Marcelo Scofano é cozinheiro e especialista em azeite, dá aulas numa instituição técnica no Rio de Janeiro e é autor do projecto Estilo Gourmet. A sua paixão pelo azeite tem-no levado a fazer um trabalho fundamental de divulgação e valorização do azeite no seu país. Na primeira pessoa fala-nos da sua experiência, da relação com Portugal e de como a história do azeite no Brasil se tem vindo a alterar.

Era o ano de 1995, quando o Brasil importava pela primeira vez um azeite virgem extra. Até aquele período os brasileiros só conheciam o que a normativa vigente hoje no país denomina como Azeite de Oliva Tipo Único, que era rotulado como ‘Fino de Oliva’, Intenso’ ou ‘Suave’. Segundo dados do Conselho Oleícola Internacional, naquele ano o consumo per capita era de 0,15 ml e a percepção sobre o produto era elitizada, um condimento sofisticado para pessoas que podiam pagar por ele. Cerca de 70% do mercado era dominado por grandes e tradicionais marcas portuguesas, seguido de 20% de espanhóis e o restante pulverizado entre azeites argentinos, italianos e libaneses.

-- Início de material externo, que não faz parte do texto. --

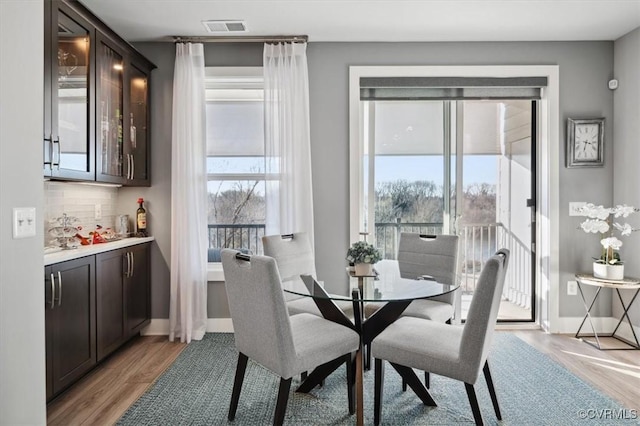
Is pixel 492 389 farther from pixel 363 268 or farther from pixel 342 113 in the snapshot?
pixel 342 113

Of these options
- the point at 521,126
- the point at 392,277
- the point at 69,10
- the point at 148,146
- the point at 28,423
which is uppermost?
the point at 69,10

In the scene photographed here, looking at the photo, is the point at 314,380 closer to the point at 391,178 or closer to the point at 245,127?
the point at 391,178

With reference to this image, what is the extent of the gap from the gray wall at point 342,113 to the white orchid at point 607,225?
0.84 feet

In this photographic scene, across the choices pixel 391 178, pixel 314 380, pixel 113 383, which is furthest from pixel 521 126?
pixel 113 383

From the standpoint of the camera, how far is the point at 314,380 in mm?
2385

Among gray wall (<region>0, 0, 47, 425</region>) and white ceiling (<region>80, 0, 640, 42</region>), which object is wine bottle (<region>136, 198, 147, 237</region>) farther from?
gray wall (<region>0, 0, 47, 425</region>)

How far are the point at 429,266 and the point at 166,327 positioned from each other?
8.11 ft

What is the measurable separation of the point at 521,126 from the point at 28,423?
172 inches

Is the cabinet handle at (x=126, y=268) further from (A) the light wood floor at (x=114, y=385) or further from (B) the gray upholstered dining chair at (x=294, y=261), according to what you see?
(B) the gray upholstered dining chair at (x=294, y=261)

No fim de 2006, quando eu estava recém graduado em gastronomia, recebi um convite para criar harmonizações dos distintos azeites que chegavam ao varejo no Rio de Janeiro com pratos da culinária brasileira. O panorama já era bem distinto, a carta de azeites tinha mais de 30 rótulos de variadas origens: Portugal, Espanha, Itália, Grécia, França, Chile e Argentina. Fiquei surpreso e fascinado com a diversidade sensorial. Era um mundo de novas descobertas – azeites com diferentes níveis de qualidade e preço chegavam a um mercado, cujo hábito de consumo era restrito a composição de molhos, tempero de saladas ou preparo de pratos de bacalhau. Uma mudança cultural evidenciou-se preponderante, quando diante de um alimento funcional, com nova e excepcional qualidade, o preço permanece sendo o principal condutor para a escolha do rótulo.

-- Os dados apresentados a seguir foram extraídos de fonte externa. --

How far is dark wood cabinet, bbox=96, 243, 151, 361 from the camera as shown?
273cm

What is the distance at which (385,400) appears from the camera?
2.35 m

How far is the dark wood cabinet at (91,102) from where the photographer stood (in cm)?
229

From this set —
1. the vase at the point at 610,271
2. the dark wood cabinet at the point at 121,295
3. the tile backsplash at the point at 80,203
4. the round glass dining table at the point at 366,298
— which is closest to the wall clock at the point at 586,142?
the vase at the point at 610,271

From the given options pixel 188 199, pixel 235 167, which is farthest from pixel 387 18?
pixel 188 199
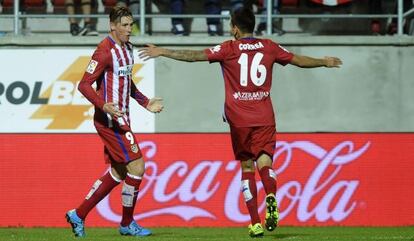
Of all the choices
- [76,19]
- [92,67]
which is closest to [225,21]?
[76,19]

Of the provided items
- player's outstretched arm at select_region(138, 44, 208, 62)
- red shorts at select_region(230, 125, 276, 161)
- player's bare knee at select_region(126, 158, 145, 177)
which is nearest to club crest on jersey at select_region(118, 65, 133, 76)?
player's outstretched arm at select_region(138, 44, 208, 62)

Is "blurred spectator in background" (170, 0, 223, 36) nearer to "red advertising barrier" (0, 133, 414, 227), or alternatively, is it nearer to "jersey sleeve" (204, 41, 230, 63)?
"red advertising barrier" (0, 133, 414, 227)

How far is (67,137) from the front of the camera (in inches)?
595

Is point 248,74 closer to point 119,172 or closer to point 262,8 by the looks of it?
point 119,172

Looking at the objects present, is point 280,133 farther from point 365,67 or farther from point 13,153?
point 13,153

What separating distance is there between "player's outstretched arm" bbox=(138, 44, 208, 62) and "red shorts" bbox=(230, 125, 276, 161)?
2.44 feet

Deparei-me com um gigantesco desafio e o trabalho, feito inicialmente de forma intuitiva, me levou em busca do conhecimento, que me conduziu inclusive a encontrar o início da produção brasileira de azeite em sua história agrícola recente. Em 29 de fevereiro de 2008, na cidade de Maria da Fé, na serra da Mantiqueira, sul de Minas Gerais, foram extraídos alguns litros do que foi considerado o primeiro azeite virgem extra produzido no país. Na safra de 2017, dos pampas gaúchos até as franjas dessa famosa serra, entre São Paulo e Minas Gerais, o Brasil produziu 110 toneladas de azeite (0,15% do consumo interno). Ainda que relativamente insignificantes, os números mostram uma grande evolução que está quebrando paradigmas e que muito contribuirá para o incremento da qualidade do virgem extra comercializado no país.

São dez anos de estudo. Desde que descobri e me fascinei com a rica diversidade sensorial do azeite e sua cultura secular, dedico-me exclusivamente a aprofundar meu conhecimento e, como professor e cozinheiro, a difundi-lo em terras brasileiras. São gigantescos os potenciais de uso, inimagináveis as possibilidades de harmonizações com os pratos de nossa culinária, mas longo é o caminho também para derrubar mitos e distorções sobre suas propriedades e uso.

Hoje o Brasil é um dos mais importantes mercados mundiais com importação estimada em 65 mil toneladas para 2017. Ainda que de forma esparsa, mas com consistência, nos estados mais populosos da federação está em curso um processo educacional importante que, seguramente, transformará ainda mais o panorama do consumo de azeite no país. A Instrução Normativa do Ministério da Agricultura, implementada em 2013, também tem contribuído para regulamentar o mercado, através de fiscalizações por parte de órgãos do governo e incentivando iniciativas da sociedade civil.

Todos sabemos que a introdução do azeite na gastronomia brasileira deveu-se, sobretudo, à influência portuguesa. A diversidade contida no caldeirão cultural do qual nos originamos é hoje nossa principal identidade, cuja ausência de rigidez nos permite descobrir caminhos gastronômicos muito singulares, combinando ingredientes nativos com aqueles trazidos por todos os personagens que nos miscigenam há mais de 5 séculos.

A elaboração do novo virgem extra, seu frescor e todo o rico leque sensorial que nos proporcionam os vários azeites do mundo representa a continuação do natural processo de formação da aldeia global, iniciado com as circunavegações portuguesas.

Não se trata, portanto, de um modismo ou da “gourmetização” de um simples e conhecido condimento. Trata-se de uma transformação cultural que nos impele a informar e difundir que o bom azeite é o azeite fresco, elaborado com todos os cuidados a partir de azeitonas saudáveis e o que caracteriza sensorialmente sua qualidade são aromas e sabores que traduzem a terra, a natureza do território e o rico labor do ser humano que busca eternamente a perfeição. Pois, além de tudo, tais características estão diretamente relacionadas às concentrações de bioativos que nos trazem inúmeros benefícios à saúde. É um alimento com valores únicos.

Quando conheci Ana Carrilho, atual azeitóloga do Esporão, em 2012 no 2º Congresso de Análise Sensorial em Priego de Cordoba na Espanha, uma amizade se consolidou através da paixão pelo azeite. Os convites para acompanhá-la em algumas campanhas no lagar do Esporão foram oportunidades únicas para testemunhar que azeite se faz com poesia, sensibilidade, conhecimento e muita experiência.

Tudo isso somado, convenhamos, nos ajuda a compreender que elaborar bons azeites não é apenas produzir um alimento funcional de importância cultural incomparável no mundo, mas é, sobretudo, criar blends ou extrair varietais que traduzam excelência, expressem o território e proporcionem prazeres únicos, tradução do hedonismo gastronômico junto a toda saudabilidade que o azeite nos traz! Um brinde à saúde, a paz e a união entre os povos.